AM: That is an amazing story of how you know, you got to have your name on the restaurant and opening it! Did you think at that time that you would be who you are now in terms of writing 12 cookbooks and all of these restaurants, concepts, and partnerships that you have?
CHEF MK: Well, that was before it was common for chefs to be able to do that. Daniel Boulud at that time was the chef at Le Cirque and Jean-Georges Vongerichten was the chef at Lafayette and then he opened JoJo his first restaurant right around the corner from me at the same time that I opened. So it was something hard to visualize in those days because it wasn’t very common for restaurant owners. There was a guy called Tony May who had a bunch of Italian restaurants – he had 3 or 4 places, he was like the king, but it just wasn't common in it just wasn't common in those days for chefs to be licensing and franchising. Wolfgang Puck did it a little bit, but that was mostly relegated to California, Vegas, and San Francisco. But there weren’t any chefs that were doing it on a global scale at that time. There may have been 1 or 2, but it wasn’t a thing like it is now.
AM: You are known as a super star chef who focuses on vegan and plant-based. Why did you want to go into this area? For those readers and listeners who may not be familiar, what is the difference between raw, vegan and plant-based?

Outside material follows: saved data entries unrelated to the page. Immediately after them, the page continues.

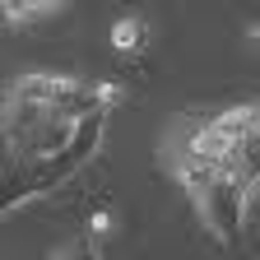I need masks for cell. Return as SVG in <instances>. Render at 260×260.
Listing matches in <instances>:
<instances>
[{
    "label": "cell",
    "mask_w": 260,
    "mask_h": 260,
    "mask_svg": "<svg viewBox=\"0 0 260 260\" xmlns=\"http://www.w3.org/2000/svg\"><path fill=\"white\" fill-rule=\"evenodd\" d=\"M98 93H103V107H107V112L125 98V88H121V84H112V79H98Z\"/></svg>",
    "instance_id": "5"
},
{
    "label": "cell",
    "mask_w": 260,
    "mask_h": 260,
    "mask_svg": "<svg viewBox=\"0 0 260 260\" xmlns=\"http://www.w3.org/2000/svg\"><path fill=\"white\" fill-rule=\"evenodd\" d=\"M242 38H246V42H251V47H260V19H251V23H246V28H242Z\"/></svg>",
    "instance_id": "6"
},
{
    "label": "cell",
    "mask_w": 260,
    "mask_h": 260,
    "mask_svg": "<svg viewBox=\"0 0 260 260\" xmlns=\"http://www.w3.org/2000/svg\"><path fill=\"white\" fill-rule=\"evenodd\" d=\"M195 214H200V223L209 228V233L218 242H233L242 233L246 223V205H251V186L242 177H214L200 195H190Z\"/></svg>",
    "instance_id": "1"
},
{
    "label": "cell",
    "mask_w": 260,
    "mask_h": 260,
    "mask_svg": "<svg viewBox=\"0 0 260 260\" xmlns=\"http://www.w3.org/2000/svg\"><path fill=\"white\" fill-rule=\"evenodd\" d=\"M149 42H153V23H149L140 10L116 14V23H112V47H116L121 56H140Z\"/></svg>",
    "instance_id": "2"
},
{
    "label": "cell",
    "mask_w": 260,
    "mask_h": 260,
    "mask_svg": "<svg viewBox=\"0 0 260 260\" xmlns=\"http://www.w3.org/2000/svg\"><path fill=\"white\" fill-rule=\"evenodd\" d=\"M116 228H121V218H116V209H112L107 200H98V205L84 214V237L98 242V246H103L107 237H116Z\"/></svg>",
    "instance_id": "4"
},
{
    "label": "cell",
    "mask_w": 260,
    "mask_h": 260,
    "mask_svg": "<svg viewBox=\"0 0 260 260\" xmlns=\"http://www.w3.org/2000/svg\"><path fill=\"white\" fill-rule=\"evenodd\" d=\"M60 5H65V0H0L10 28H28L38 19H51V14H60Z\"/></svg>",
    "instance_id": "3"
},
{
    "label": "cell",
    "mask_w": 260,
    "mask_h": 260,
    "mask_svg": "<svg viewBox=\"0 0 260 260\" xmlns=\"http://www.w3.org/2000/svg\"><path fill=\"white\" fill-rule=\"evenodd\" d=\"M51 260H75V246H70V242H65V246H56V251H51Z\"/></svg>",
    "instance_id": "7"
}]
</instances>
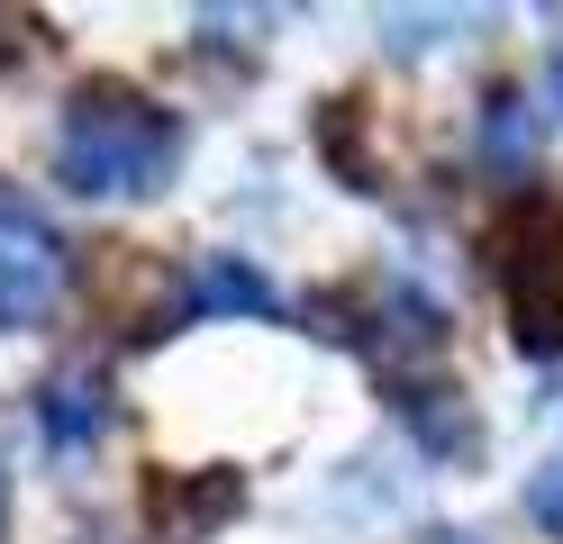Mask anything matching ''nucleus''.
I'll use <instances>...</instances> for the list:
<instances>
[{
  "label": "nucleus",
  "mask_w": 563,
  "mask_h": 544,
  "mask_svg": "<svg viewBox=\"0 0 563 544\" xmlns=\"http://www.w3.org/2000/svg\"><path fill=\"white\" fill-rule=\"evenodd\" d=\"M183 164V119L128 82H82L55 127V181L91 200H155Z\"/></svg>",
  "instance_id": "obj_1"
},
{
  "label": "nucleus",
  "mask_w": 563,
  "mask_h": 544,
  "mask_svg": "<svg viewBox=\"0 0 563 544\" xmlns=\"http://www.w3.org/2000/svg\"><path fill=\"white\" fill-rule=\"evenodd\" d=\"M482 245H490V281H500L518 345H563V200L518 191Z\"/></svg>",
  "instance_id": "obj_2"
},
{
  "label": "nucleus",
  "mask_w": 563,
  "mask_h": 544,
  "mask_svg": "<svg viewBox=\"0 0 563 544\" xmlns=\"http://www.w3.org/2000/svg\"><path fill=\"white\" fill-rule=\"evenodd\" d=\"M64 300V245L10 181H0V326H37Z\"/></svg>",
  "instance_id": "obj_3"
},
{
  "label": "nucleus",
  "mask_w": 563,
  "mask_h": 544,
  "mask_svg": "<svg viewBox=\"0 0 563 544\" xmlns=\"http://www.w3.org/2000/svg\"><path fill=\"white\" fill-rule=\"evenodd\" d=\"M155 526H173V535H209V526H228L236 518V508H245V490H236V471H209V481H183V490H173V471H155Z\"/></svg>",
  "instance_id": "obj_4"
},
{
  "label": "nucleus",
  "mask_w": 563,
  "mask_h": 544,
  "mask_svg": "<svg viewBox=\"0 0 563 544\" xmlns=\"http://www.w3.org/2000/svg\"><path fill=\"white\" fill-rule=\"evenodd\" d=\"M100 418H110V390H100L91 373H64V381H46L37 390V426H46V445H91L100 435Z\"/></svg>",
  "instance_id": "obj_5"
},
{
  "label": "nucleus",
  "mask_w": 563,
  "mask_h": 544,
  "mask_svg": "<svg viewBox=\"0 0 563 544\" xmlns=\"http://www.w3.org/2000/svg\"><path fill=\"white\" fill-rule=\"evenodd\" d=\"M200 309H245V318H273V281L264 273H245L236 254H200V281H191V318Z\"/></svg>",
  "instance_id": "obj_6"
},
{
  "label": "nucleus",
  "mask_w": 563,
  "mask_h": 544,
  "mask_svg": "<svg viewBox=\"0 0 563 544\" xmlns=\"http://www.w3.org/2000/svg\"><path fill=\"white\" fill-rule=\"evenodd\" d=\"M527 127H537V109H527L518 91H500V100H490V119H482V145H490L500 164H518V155H527Z\"/></svg>",
  "instance_id": "obj_7"
},
{
  "label": "nucleus",
  "mask_w": 563,
  "mask_h": 544,
  "mask_svg": "<svg viewBox=\"0 0 563 544\" xmlns=\"http://www.w3.org/2000/svg\"><path fill=\"white\" fill-rule=\"evenodd\" d=\"M527 508H537V518H545V526L563 535V463H545V471H537V490H527Z\"/></svg>",
  "instance_id": "obj_8"
},
{
  "label": "nucleus",
  "mask_w": 563,
  "mask_h": 544,
  "mask_svg": "<svg viewBox=\"0 0 563 544\" xmlns=\"http://www.w3.org/2000/svg\"><path fill=\"white\" fill-rule=\"evenodd\" d=\"M437 544H464V535H437Z\"/></svg>",
  "instance_id": "obj_9"
}]
</instances>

CHEF MK: Sure! Well first, I’ll answer the last question first if that’s ok. Raw vegan which is what I got into first, it’s an entirely plant-based diet where nothing is heated over 110˚ F/120˚ F which is where enzymes are more active below that threshold and so you have to get creative with raw vegan because a lot of things aren’t good raw. It prohibits certain things that aren’t great for you. So it’s a really good diet for the digestion and great for so many things – elasticity of skin, hydration, but it’s tough to do it all year around.
Whereas, vegan, you can make anything – pizza, muffins, scones, anything! Raw vegan is more limited, but at the same time, that limitation encourages creativity. So they’re quite different although we create raw components to our non-raw food restaurants all the time.